Task goal:
Each line of the data must be reproduced as it appears.

Information:

++++++++

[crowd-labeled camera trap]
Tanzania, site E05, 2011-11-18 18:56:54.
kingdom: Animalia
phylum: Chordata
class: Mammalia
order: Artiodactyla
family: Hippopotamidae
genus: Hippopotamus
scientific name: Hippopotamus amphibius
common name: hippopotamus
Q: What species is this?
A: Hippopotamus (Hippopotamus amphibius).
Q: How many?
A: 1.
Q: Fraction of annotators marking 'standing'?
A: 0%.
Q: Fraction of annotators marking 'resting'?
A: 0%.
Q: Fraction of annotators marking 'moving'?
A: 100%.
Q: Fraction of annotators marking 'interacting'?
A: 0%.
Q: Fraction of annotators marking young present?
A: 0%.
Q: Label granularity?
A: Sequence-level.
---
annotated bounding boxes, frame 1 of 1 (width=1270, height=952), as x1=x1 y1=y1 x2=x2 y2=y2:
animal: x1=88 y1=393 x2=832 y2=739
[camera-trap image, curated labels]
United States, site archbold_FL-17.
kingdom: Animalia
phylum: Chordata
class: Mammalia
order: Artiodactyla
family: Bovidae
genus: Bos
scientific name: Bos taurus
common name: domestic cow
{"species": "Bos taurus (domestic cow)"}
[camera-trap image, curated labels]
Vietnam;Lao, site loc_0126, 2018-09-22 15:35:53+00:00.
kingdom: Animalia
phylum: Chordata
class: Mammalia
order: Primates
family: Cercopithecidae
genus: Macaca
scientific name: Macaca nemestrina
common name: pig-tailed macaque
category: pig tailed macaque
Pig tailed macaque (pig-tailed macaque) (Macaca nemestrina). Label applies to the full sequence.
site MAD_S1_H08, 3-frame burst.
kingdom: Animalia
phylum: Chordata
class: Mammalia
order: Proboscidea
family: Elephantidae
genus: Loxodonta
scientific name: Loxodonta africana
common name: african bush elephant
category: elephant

++++++++

Answer:
[crowd-labeled camera trap]
Tanzania, site E05, 2011-11-18 18:56:54.
kingdom: Animalia
phylum: Chordata
class: Mammalia
order: Artiodactyla
family: Hippopotamidae
genus: Hippopotamus
scientific name: Hippopotamus amphibius
common name: hippopotamus
Q: What species is this?
A: Hippopotamus (Hippopotamus amphibius).
Q: How many?
A: 1.
Q: Fraction of annotators marking 'standing'?
A: 0%.
Q: Fraction of annotators marking 'resting'?
A: 0%.
Q: Fraction of annotators marking 'moving'?
A: 100%.
Q: Fraction of annotators marking 'interacting'?
A: 0%.
Q: Fraction of annotators marking young present?
A: 0%.
Q: Label granularity?
A: Sequence-level.
---
annotated bounding boxes, frame 1 of 1 (width=1270, height=952), as x1=x1 y1=y1 x2=x2 y2=y2:
animal: x1=88 y1=393 x2=832 y2=739
[camera-trap image, curated labels]
United States, site archbold_FL-17.
kingdom: Animalia
phylum: Chordata
class: Mammalia
order: Artiodactyla
family: Bovidae
genus: Bos
scientific name: Bos taurus
common name: domestic cow
{"species": "Bos taurus (domestic cow)"}
[camera-trap image, curated labels]
Vietnam;Lao, site loc_0126, 2018-09-22 15:35:53+00:00.
kingdom: Animalia
phylum: Chordata
class: Mammalia
order: Primates
family: Cercopithecidae
genus: Macaca
scientific name: Macaca nemestrina
common name: pig-tailed macaque
category: pig tailed macaque
Pig tailed macaque (pig-tailed macaque) (Macaca nemestrina). Label applies to the full sequence.
site MAD_S1_H08, 3-frame burst.
kingdom: Animalia
phylum: Chordata
class: Mammalia
order: Proboscidea
family: Elephantidae
genus: Loxodonta
scientific name: Loxodonta africana
common name: african bush elephant
category: elephant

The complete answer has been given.